Kavli Affiliate: Anders Dale
| Authors: Aihua Lin, alexey shadrin, Dennis van der Meer, Guy Hindley, Weiqiu Cheng, Ida Elken Sonderby, Shahram Bahrami, Kevin S OConnell, Zillur Rahman, Nadine Parker, Olav B Smeland, Chun Fan, Dominic Holland, Anders Dale, Ole Andreassen and Oleksandr Frei
| Summary:
Abstract Motivation Genome-wide association studies (GWAS) have been successful in identifying genetic variants associated with a particular phenotype. However, many complex phenotypes are influenced by multiple genetic variants with small effects. Detecting the genetic pleiotropy can provide insights into biological mechanisms influencing complex human phenotypes. The recently developed Multivariate Omnibus Statistical Test (MOSTest) has proven to be efficient and powerful, suited for complex large-scale data. The method substantially increased discovery of genetic variants associated with brain MRI phenotypes in the UK Biobank compared to conventionally use multivariate approach.
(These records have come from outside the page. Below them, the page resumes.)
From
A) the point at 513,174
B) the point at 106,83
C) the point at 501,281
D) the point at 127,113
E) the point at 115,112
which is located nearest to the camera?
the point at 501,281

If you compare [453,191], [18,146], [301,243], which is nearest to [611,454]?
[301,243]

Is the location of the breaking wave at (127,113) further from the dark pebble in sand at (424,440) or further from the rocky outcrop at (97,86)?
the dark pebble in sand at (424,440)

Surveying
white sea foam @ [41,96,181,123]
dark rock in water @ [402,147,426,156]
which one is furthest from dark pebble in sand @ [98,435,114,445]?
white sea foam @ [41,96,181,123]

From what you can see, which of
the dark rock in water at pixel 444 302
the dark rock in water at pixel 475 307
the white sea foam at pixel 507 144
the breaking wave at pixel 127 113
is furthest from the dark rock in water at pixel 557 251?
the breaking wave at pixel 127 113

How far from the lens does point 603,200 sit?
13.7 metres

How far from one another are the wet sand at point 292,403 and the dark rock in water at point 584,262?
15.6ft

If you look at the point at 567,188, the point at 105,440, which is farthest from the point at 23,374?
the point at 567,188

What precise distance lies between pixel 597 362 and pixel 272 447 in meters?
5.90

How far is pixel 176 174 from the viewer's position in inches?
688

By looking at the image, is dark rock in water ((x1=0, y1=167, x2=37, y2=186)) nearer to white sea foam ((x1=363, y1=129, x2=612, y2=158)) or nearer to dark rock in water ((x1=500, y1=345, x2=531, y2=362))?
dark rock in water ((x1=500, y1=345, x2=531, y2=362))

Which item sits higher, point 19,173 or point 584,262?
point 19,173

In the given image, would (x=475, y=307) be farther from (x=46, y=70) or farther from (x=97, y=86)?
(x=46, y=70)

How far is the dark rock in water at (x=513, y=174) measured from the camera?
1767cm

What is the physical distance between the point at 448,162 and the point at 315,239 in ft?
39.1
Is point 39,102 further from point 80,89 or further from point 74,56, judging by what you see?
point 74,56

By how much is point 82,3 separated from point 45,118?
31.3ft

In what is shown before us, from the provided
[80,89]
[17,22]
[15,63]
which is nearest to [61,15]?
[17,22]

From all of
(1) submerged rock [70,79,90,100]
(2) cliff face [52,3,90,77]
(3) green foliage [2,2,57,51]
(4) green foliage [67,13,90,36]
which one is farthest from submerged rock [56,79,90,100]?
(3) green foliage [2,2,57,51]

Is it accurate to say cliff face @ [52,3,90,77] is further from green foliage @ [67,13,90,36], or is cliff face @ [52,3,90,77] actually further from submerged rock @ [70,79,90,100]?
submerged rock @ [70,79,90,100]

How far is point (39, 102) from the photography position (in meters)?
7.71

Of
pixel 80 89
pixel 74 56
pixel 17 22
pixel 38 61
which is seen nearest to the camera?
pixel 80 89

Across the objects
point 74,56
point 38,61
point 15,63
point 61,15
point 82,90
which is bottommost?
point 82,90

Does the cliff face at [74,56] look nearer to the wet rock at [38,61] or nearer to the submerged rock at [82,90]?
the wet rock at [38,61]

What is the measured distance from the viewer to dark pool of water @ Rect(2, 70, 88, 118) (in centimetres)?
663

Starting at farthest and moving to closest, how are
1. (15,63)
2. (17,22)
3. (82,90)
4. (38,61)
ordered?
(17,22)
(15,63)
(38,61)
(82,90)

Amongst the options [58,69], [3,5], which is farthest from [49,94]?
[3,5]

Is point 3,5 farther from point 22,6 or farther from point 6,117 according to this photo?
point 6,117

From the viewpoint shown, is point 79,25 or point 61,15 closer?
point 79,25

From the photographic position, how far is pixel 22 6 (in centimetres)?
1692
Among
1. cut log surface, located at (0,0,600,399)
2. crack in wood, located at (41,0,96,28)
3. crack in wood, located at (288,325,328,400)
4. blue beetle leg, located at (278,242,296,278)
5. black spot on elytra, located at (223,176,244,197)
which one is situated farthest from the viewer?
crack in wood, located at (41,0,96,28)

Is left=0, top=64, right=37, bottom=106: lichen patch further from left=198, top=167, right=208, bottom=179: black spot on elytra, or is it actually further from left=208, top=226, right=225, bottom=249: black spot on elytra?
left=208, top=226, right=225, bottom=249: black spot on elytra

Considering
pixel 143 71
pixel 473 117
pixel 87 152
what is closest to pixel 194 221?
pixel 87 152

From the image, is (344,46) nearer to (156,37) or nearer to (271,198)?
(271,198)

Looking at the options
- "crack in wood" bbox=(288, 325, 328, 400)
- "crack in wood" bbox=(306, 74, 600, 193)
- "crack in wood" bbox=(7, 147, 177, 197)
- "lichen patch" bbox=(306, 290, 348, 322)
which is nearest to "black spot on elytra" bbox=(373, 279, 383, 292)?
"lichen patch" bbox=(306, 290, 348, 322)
Here we extend the MOSTest to meta-analysis (Meta-MOSTest), facilitating data analysis of multiple phenotypes across multiple cohorts. We evaluated our updated approach in the UK Biobank using brain MRI phenotypes, by comparing the discovery yield of the single-cohort MOSTest versus Meta-MOSTest through simulating sub-cohorts of different sample sizes from 265 to 26501 subjects. Results Our method works efficiently on large-scale cohorts with a large number of MRI phenotypes. We found that lower per-cohort sample sizes resulted in a reduced discovery yield indicating a loss of statistical power. However, with a minimum sample size of 250 subjects across cohorts, Meta-MOSTest was equivalent to MOSTest on discovery yield while maintaining a well-calibrated type I error and equivalent statistical power. We conclude that Meta-MOSTest is a useful tool for multivariate analysis across separate brain imaging genetics cohorts. Availability and implementation All codes are freely available on GitHub: MOSTest and Meta-MOSTest. Competing Interest Statement Dr. Dale is a Founder of and holds equity in CorTechs Labs, Inc, and serves on its Scientific Advisory Board. He is a member of the Scientific Advisory Board of Human Longevity, Inc. and receives funding through research agreements with General Electric Healthcare and Medtronic, Inc. The terms of these arrangements have been reviewed and approved by UCSD in accordance with its conflict of interest policies. Dr. Andreassen is a consultant for HealthLytix. The remaining authors have no competing interest.